9Two blind spots can be discerned in Hamilton’s analysis. Readers may regret Hamilton’s lack of consideration of skin tone as a possible source of disparities between Black natives and immigrants. As a substantial source of within-race heterogeneity, the role of skin tone in the production of inequalities among the self-identified Black population has received growing attention in the racial stratification literature but is absent here. Second, while Hamilton stresses the potential ramifications of immigration for ethnoracial boundaries, issues of racial classification are undertheorized in the book. The author seems to be largely working under the assumption that Black immigrants identify as Black in the census.

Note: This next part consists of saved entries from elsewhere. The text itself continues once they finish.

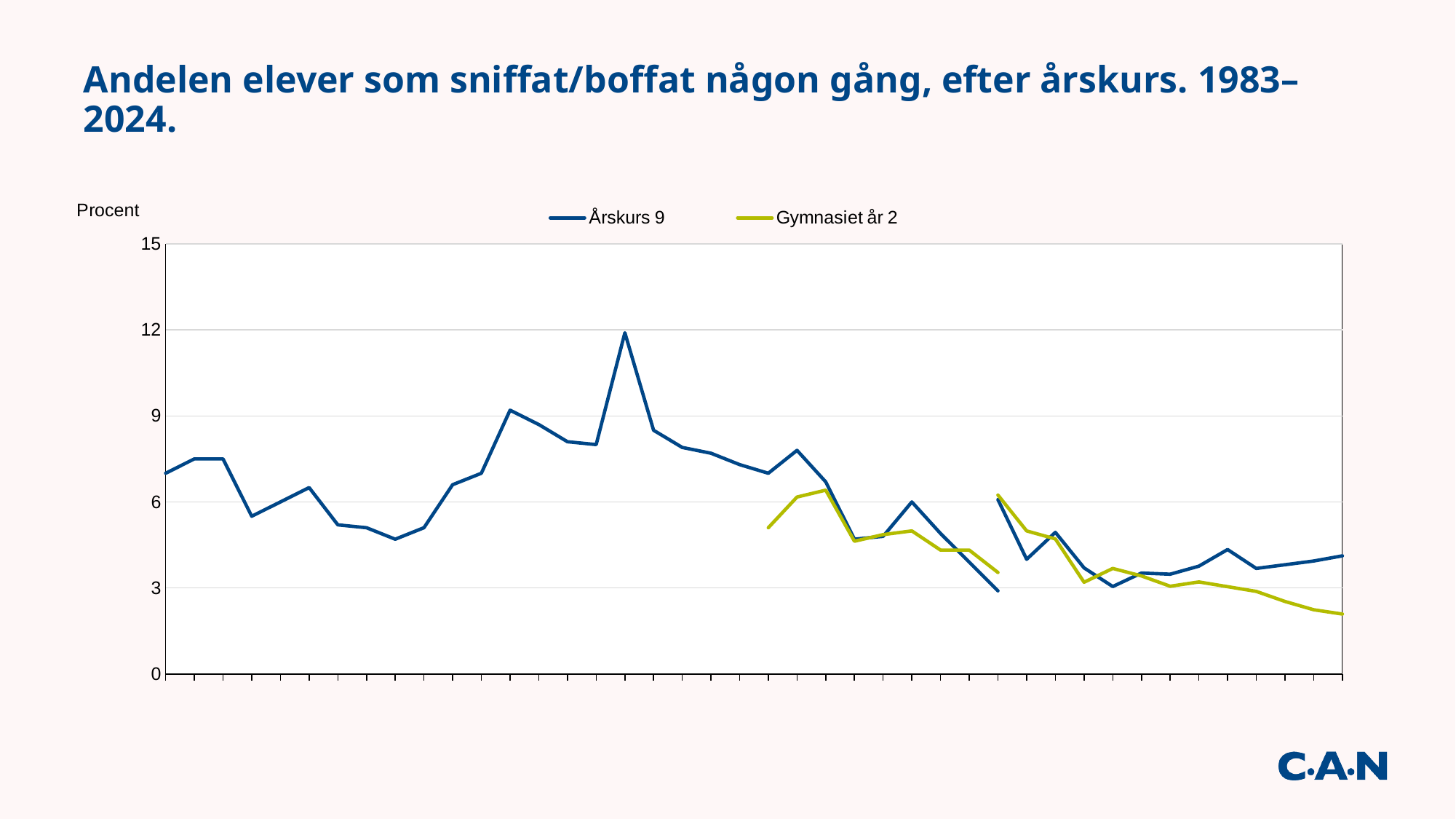
What are the two series named in the legend? Årskurs 9 and Gymnasiet år 2 Which series reaches the highest value anywhere on the chart? Årskurs 9 Is the last (rightmost) value of the Årskurs 9 series greater or less than 3? greater What kind of chart is shown on the slide? Line chart Is the last (rightmost) value of the Gymnasiet år 2 series greater or less than 3? less Is the highest value of the Årskurs 9 series greater or less than 9? greater Does the Gymnasiet år 2 series generally rise or fall from its first point to its last point? Fall What label is shown on the vertical axis of the chart? Procent Which series has the higher value at the right end of the chart, Årskurs 9 or Gymnasiet år 2? Årskurs 9 How many series does the legend list? 2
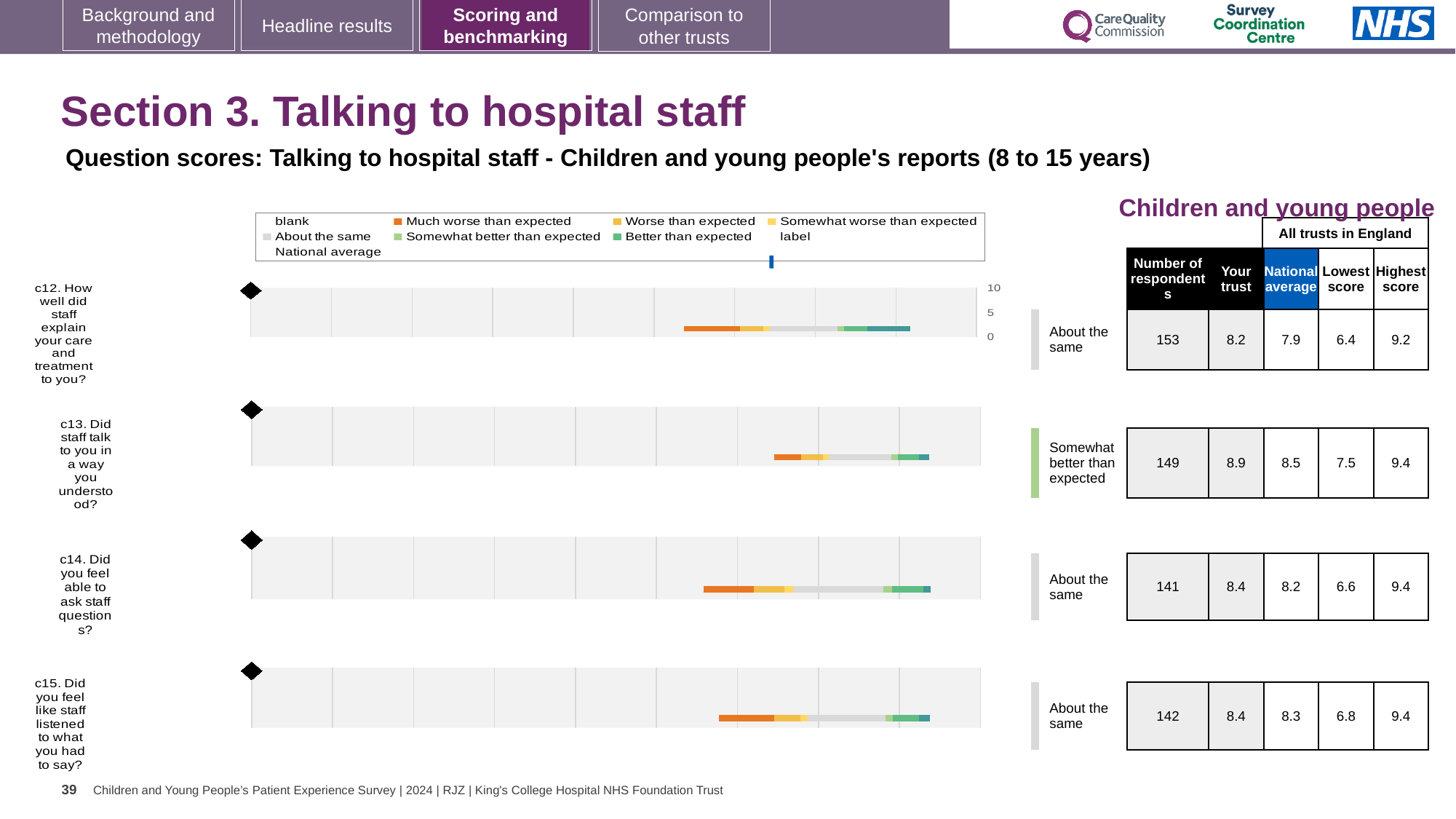
What kind of chart is used to show the question scores? Bar chart What is the national average score for question c12 (How well did staff explain your care and treatment to you?)? 7.9 For question c13, what is the difference between the 'Your trust' score and the national average? 0.4 What benchmark category is shown for question c15? About the same Which question has the lowest 'Lowest score' value across all trusts in England? c12 How many questions are charted on this slide? 4 For question c12, which is larger: the 'Your trust' score or the national average? Your trust What is the 'Your trust' score for question c13 (Did staff talk to you in a way you understood?)? 8.9 What benchmark category is shown for question c13? Somewhat better than expected What is the highest score across all trusts in England for question c15? 9.4 Which question has the highest 'Your trust' score? c13 How many respondents answered question c14 (Did you feel able to ask staff questions?)? 141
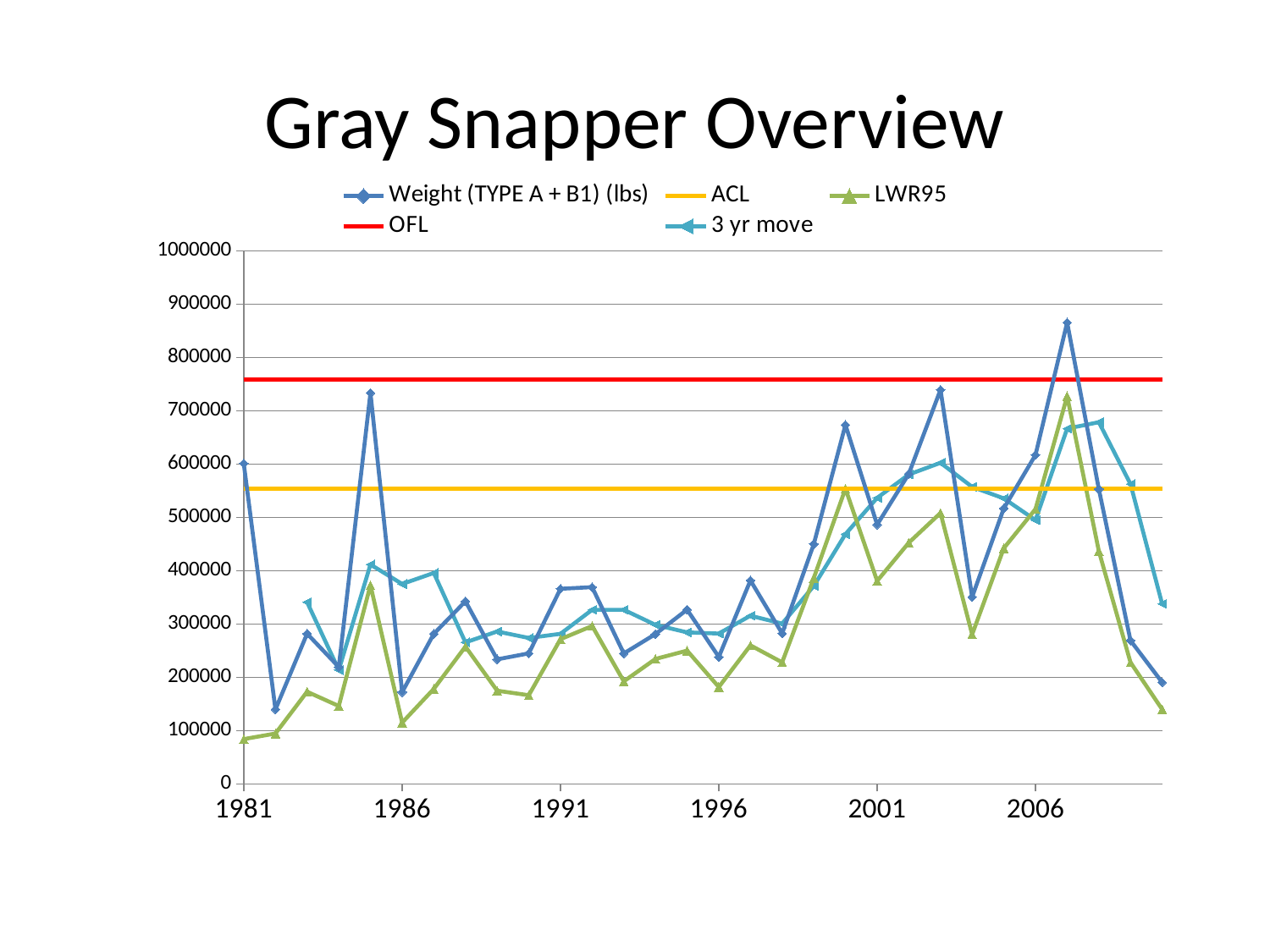
In 1985, which series has the higher value, Weight (TYPE A + B1) (lbs) or LWR95? Weight (TYPE A + B1) (lbs) Is the ACL line greater or less than 600000? less Is the LWR95 value for 1981 greater or less than 100000? less In 2007, is the Weight (TYPE A + B1) (lbs) value greater or less than the OFL line? greater Is the OFL line greater or less than 700000? greater What kind of chart is shown on the slide? line chart Does the LWR95 series rise or fall from 2007 to the last year shown? fall In which year does the Weight (TYPE A + B1) (lbs) series reach its highest value? 2007 How many series does the legend list? 5 What is the title of the chart? Gray Snapper Overview In which year is the Weight (TYPE A + B1) (lbs) series at its lowest value? 1982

More research is needed to establish how immigrants self-report their race or how others categorize them and the consequences of these classifications for inequalities.
10Nevertheless, as immigration continues to reshape contemporary social landscapes, Hamilton’s work takes us a step further toward developing methodological approaches and explanatory models that better integrate the double role of race and immigration in the production of social inequalities.